“People will die,” she said hollowly.
“People will die,” he echoed, thinking of Ilsa. Ilsa in her room, surrounded by stars. Ilsa in the Barren, surrounded by ghosts.
“People are already dying,” muttered Kate. But she didn’t talk any more about him leaving, only sank back against the cushions and returned her attention to the silver pendant.
August shivered, his clothes still damp with rain. He turned away, and felt Kate’s eyes on his back as he stripped the shirt over his head, revealing the black tallies that had circled his forearm and were making their way like roots across his chest and back.
He drew the curtains against the sunlight, dizzy with fatigue. There was only one bed, so he sank to the floor beneath the window, his back against the hotel’s faded wallpaper. Kate said nothing but dropped a pillow over the side of the bed. August stretched out on the dingy carpet, tucking the pillow behind his head.
It was so quiet.
The motel was a nest of muffled noises: dripping water and far-off voices and the electric hum of appliances, and beyond, the growl of engines and tap of shoes on concrete. He missed his music player, missed the hundreds of more familiar sounds that came with living in the compound, every one of them helping to drown the gunshots that now rose to fill the silence in his head.

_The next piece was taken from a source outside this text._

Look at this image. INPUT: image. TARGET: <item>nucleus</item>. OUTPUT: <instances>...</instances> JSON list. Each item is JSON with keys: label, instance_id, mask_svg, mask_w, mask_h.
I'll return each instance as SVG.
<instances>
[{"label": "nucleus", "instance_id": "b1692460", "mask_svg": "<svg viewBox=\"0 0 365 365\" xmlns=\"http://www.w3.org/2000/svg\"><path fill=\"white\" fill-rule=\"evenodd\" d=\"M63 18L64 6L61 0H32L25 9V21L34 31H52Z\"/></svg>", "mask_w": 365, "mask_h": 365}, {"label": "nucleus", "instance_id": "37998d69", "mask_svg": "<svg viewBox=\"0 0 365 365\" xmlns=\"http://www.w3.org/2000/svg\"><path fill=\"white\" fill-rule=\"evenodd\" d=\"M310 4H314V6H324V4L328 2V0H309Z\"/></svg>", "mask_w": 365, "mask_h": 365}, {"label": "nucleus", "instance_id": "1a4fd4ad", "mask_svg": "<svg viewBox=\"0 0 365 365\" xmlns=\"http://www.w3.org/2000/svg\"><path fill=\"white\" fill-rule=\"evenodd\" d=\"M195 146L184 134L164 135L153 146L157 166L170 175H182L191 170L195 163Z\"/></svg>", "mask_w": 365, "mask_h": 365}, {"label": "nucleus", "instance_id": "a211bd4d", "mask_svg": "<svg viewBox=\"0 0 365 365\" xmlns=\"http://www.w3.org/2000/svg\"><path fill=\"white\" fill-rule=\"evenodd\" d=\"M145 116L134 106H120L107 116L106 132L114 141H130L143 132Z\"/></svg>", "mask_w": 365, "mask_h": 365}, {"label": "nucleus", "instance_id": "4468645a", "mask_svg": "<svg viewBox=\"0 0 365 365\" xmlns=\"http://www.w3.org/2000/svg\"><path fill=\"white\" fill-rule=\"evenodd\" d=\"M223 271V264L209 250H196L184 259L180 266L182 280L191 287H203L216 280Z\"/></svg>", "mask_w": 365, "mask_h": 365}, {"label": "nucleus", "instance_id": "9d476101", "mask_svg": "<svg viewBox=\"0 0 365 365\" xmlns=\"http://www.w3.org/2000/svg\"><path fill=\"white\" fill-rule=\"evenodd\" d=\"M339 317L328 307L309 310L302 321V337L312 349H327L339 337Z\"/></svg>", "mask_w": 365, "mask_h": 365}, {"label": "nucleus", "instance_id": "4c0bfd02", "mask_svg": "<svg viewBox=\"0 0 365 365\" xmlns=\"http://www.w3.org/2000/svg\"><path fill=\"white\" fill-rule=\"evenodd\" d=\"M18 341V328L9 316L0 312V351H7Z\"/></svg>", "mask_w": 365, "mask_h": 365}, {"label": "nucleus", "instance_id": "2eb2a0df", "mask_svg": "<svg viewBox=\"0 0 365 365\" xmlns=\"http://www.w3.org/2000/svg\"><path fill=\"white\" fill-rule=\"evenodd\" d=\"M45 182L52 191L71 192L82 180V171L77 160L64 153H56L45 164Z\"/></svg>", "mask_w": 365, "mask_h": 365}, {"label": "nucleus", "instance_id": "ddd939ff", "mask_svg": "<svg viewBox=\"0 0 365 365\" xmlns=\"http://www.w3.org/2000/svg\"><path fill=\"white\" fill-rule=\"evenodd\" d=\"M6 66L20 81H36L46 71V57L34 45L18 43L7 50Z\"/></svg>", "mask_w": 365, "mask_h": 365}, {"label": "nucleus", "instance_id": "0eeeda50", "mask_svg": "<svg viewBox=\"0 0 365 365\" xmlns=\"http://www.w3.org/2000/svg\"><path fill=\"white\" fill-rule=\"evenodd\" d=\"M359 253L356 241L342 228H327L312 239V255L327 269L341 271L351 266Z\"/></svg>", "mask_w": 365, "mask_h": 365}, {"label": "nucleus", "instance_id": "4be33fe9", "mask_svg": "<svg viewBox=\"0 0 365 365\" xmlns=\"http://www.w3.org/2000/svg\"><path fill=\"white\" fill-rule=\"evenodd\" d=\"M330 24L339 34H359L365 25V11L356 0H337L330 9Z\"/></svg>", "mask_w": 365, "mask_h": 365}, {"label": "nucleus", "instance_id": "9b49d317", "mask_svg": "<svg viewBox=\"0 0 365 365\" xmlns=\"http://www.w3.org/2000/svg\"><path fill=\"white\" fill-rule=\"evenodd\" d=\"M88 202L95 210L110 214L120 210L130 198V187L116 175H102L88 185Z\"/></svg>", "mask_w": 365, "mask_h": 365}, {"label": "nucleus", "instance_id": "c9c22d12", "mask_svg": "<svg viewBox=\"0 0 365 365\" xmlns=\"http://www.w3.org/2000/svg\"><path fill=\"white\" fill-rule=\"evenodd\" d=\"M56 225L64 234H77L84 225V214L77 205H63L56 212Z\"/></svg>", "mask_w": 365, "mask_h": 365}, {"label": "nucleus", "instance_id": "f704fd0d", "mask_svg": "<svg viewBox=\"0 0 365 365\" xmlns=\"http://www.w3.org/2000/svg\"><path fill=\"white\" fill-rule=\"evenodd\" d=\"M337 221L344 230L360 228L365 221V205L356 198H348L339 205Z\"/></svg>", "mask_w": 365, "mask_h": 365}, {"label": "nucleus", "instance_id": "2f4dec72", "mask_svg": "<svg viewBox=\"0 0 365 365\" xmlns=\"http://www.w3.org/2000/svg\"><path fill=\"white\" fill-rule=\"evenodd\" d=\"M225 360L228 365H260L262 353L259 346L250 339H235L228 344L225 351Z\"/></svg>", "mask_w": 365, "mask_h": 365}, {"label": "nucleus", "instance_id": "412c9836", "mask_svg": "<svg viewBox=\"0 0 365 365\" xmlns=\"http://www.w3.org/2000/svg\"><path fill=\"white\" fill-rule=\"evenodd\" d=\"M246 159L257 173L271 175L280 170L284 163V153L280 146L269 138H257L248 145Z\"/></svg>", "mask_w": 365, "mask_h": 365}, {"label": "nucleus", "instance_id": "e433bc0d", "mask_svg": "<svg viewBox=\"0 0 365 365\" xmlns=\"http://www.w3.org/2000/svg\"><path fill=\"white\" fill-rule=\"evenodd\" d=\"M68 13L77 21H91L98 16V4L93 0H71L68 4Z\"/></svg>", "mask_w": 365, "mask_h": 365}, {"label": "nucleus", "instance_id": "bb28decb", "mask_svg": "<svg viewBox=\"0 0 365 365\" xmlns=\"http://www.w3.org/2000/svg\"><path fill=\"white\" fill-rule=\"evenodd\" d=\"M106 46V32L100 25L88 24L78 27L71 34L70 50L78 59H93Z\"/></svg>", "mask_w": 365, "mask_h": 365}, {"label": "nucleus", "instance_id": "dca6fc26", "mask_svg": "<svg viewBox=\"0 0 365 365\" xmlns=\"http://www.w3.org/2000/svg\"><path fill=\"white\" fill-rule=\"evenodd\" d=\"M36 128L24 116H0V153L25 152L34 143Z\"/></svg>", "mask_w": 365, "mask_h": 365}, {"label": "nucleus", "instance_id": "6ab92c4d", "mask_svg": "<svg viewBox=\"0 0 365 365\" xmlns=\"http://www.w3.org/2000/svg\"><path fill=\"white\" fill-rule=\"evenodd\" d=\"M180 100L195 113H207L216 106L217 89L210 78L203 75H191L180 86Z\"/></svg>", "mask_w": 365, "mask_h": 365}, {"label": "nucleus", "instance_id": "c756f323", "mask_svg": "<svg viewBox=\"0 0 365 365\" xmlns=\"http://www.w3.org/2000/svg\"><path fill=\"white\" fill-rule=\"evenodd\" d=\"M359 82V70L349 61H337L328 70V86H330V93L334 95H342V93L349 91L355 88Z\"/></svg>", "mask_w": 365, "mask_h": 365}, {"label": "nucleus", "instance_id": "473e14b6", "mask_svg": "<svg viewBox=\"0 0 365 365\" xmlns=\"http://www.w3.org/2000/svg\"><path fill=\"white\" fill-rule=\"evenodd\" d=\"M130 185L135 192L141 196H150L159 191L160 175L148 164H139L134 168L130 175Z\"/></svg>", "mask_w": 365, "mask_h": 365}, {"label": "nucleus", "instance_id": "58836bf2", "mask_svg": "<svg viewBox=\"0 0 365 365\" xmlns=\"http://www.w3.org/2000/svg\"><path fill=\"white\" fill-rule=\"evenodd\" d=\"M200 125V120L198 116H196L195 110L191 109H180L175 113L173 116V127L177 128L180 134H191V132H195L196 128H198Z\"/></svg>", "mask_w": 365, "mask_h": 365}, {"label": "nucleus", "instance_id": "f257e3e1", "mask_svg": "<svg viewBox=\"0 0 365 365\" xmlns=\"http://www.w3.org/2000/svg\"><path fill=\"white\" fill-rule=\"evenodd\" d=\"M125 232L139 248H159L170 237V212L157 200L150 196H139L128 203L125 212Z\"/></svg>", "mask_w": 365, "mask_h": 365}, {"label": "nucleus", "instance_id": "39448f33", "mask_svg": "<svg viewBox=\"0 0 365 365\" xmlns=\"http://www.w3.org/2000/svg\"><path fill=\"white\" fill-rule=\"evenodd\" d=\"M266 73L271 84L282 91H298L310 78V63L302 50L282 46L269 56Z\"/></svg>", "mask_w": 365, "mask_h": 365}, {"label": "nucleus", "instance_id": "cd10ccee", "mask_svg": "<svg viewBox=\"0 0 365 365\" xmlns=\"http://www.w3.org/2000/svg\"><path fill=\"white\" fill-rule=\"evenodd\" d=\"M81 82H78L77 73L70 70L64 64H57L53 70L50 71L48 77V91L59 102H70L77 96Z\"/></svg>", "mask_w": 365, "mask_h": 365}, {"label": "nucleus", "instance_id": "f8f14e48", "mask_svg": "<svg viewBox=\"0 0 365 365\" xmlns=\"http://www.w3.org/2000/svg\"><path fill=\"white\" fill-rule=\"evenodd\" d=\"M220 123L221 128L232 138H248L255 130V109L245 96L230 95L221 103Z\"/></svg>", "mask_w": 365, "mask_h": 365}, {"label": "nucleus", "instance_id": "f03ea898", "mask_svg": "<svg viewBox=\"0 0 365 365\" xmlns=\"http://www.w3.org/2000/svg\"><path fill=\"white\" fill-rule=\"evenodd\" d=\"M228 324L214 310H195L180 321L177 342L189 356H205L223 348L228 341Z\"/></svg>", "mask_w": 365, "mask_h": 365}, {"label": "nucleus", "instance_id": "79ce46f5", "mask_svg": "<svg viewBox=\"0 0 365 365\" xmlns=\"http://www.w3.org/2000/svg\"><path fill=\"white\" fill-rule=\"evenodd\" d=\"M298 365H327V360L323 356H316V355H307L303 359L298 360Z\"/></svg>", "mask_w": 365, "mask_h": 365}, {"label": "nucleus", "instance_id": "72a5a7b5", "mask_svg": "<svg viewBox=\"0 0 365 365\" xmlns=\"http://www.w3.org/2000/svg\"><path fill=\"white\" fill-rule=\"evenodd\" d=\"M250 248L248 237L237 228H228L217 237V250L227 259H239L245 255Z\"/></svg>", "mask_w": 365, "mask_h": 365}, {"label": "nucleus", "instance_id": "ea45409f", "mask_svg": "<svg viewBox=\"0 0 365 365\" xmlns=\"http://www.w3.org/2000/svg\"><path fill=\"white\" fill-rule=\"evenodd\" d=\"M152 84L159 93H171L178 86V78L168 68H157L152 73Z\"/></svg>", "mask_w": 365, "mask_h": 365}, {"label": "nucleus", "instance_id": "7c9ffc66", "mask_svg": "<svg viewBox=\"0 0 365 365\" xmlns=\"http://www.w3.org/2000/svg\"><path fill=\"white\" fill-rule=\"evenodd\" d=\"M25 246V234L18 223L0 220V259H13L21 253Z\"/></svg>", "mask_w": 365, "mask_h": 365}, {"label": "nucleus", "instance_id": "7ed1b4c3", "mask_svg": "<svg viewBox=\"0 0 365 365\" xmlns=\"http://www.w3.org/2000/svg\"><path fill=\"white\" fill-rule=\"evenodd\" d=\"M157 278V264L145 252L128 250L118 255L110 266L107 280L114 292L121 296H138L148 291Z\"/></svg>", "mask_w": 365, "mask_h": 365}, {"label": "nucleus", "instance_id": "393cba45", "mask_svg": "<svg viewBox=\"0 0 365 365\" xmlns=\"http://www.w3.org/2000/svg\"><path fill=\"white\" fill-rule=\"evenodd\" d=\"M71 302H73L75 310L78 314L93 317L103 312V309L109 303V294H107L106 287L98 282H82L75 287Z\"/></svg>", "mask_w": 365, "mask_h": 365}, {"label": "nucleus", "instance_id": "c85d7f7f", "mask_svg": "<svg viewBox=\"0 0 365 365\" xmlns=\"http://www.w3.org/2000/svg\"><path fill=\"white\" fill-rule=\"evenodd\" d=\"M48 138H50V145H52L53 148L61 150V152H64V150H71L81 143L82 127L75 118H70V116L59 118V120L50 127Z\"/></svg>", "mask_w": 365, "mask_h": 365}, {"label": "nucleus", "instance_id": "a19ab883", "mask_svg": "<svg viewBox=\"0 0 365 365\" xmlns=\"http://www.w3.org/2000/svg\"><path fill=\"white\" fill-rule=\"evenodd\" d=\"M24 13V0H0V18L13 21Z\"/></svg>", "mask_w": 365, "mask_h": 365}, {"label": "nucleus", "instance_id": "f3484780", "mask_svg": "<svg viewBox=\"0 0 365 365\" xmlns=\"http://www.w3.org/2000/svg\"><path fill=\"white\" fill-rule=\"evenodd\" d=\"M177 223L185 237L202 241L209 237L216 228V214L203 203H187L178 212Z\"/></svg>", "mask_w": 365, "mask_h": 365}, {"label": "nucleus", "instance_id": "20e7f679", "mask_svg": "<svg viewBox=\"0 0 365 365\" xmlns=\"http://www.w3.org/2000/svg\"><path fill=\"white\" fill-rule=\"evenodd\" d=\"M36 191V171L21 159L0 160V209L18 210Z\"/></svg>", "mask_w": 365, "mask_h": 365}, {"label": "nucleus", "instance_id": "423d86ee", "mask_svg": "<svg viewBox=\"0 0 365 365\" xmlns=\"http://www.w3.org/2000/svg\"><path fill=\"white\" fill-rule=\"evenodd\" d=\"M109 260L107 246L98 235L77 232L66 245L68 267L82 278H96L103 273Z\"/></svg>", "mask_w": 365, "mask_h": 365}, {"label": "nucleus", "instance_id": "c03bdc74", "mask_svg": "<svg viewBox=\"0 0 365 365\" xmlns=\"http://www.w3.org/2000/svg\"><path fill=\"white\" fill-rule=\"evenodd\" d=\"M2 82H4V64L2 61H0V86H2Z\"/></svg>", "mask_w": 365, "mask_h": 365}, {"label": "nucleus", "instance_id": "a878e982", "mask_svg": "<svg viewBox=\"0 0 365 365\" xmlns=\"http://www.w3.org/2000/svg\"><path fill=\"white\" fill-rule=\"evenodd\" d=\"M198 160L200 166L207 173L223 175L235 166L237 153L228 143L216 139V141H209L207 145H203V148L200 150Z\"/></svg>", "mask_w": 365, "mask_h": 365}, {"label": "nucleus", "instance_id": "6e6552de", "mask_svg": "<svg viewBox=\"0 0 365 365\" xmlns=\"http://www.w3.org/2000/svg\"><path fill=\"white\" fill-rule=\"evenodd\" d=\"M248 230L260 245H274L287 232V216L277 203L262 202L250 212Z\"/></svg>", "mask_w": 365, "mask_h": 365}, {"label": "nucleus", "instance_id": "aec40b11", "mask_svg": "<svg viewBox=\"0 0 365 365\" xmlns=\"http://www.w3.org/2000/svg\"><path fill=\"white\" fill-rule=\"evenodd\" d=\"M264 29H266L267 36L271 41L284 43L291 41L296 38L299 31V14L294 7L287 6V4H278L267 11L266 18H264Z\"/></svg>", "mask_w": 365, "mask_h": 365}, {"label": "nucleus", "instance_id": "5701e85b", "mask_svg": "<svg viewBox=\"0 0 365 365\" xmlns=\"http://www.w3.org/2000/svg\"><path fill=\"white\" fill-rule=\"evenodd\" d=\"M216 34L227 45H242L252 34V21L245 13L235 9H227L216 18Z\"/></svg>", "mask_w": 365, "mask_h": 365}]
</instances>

And then, mercifully, music.
He looked up to see Kate fiddling with the radio beside the bed.
“. . . hate quiet,” she mumbled, turning past a classical station to something with a low, heavy beat. She found his eyes in the curtained dark, and flashed him a tired almost-smile back before sinking gingerly back to the bed. Within minutes, her breathing had evened, and he knew she was asleep.
August let himself sink into the songs, drift past the words and into the instruments, picking apart the threads of sound as he tried to sleep. He couldn’t remember ever being so tired. The ceiling swam in his vision, and a shiver passed through him, like the cusp of a cold.
And then, just as he was drifting off, the hunger started.
August woke from fever dreams to cool air and the smell of mint.
His skin ached and his bones were humming, and a shape hovered over him, a nest of hair blocking out the last light beyond the window. His dreams had been a tangled mess of teeth and shadows, and for a second, he thought he was still asleep, still dreaming, but then he felt the cheap motel carpet beneath his back, and the shape leaned closer, revealing blue eyes and strawberry curls and skin covered in stars.
“Ilsa?” he asked, throat dry. But Ilsa couldn’t be here. His sister didn’t leave the compound. He tried to blink away the phantom, but she only grew more solid.
“Shh, little brother.” She pressed her fingers against his mouth and turned his face toward the bed. “Someone is sleeping.”
Kate was curled up on her side with her back to them, a blanket slipping to reveal the bandages wrapped around her waist, and it hit him in a wave, where he was, what had happened. Colton. The Malchai. The tunnels. The hunger. August sat up, and the room tipped. “You can’t be here.”
“Can’t, shouldn’t, wouldn’t, won’t,” she whispered. “No one saw me go. No one thinks to look for someone who’s always there. They are all looking for you.”
“How did you find us?”
“You tick, I tock,” she said, her voice so soft that only his ears could pick it up. “I would hear you anywhere.” A breeze blew through the window. It was open, twilight streaming in. He’d slept all afternoon, and he winced as his pulse thudded in his skull, and Ilsa pressed her cool palm to his cheek. “You’re warm.”
He brushed her hand away. “I’m all right,” he mouthed, because it was still true. “Is anyone with you?”
She shook her head. Her eyes were wide, the skin tight over her bones, her edges haloed by the thin light from the window. She looked wrong outside the compound, as if she’d left some part of herself behind.
Our sister has two sides. They do not meet.
“Ilsa,” he whispered. “You can’t be here.”
“Henry is worried. Leo is angry. Emily wanted me to come. She didn’t say the words, but I heard them anyway.”
“You need to go back home. If Harker’s men see you, if they catch you—”
“I told you everything was breaking.” Ilsa sank down next to him, curled up right there on the floor with her cheek to the carpet, picking at the fibers. “I could feel it,” she murmured. “And I’m glad it’s not inside me, but that means it’s out here. I’m sorry. I’m sorry I let the cracks into the world.”
He rolled toward her. “Hush, Ilsa. It wasn’t you.”
“I told Leo about the cracks, and he told me everything breaks. But I wish it didn’t have to. I wish we could go back instead of forward.”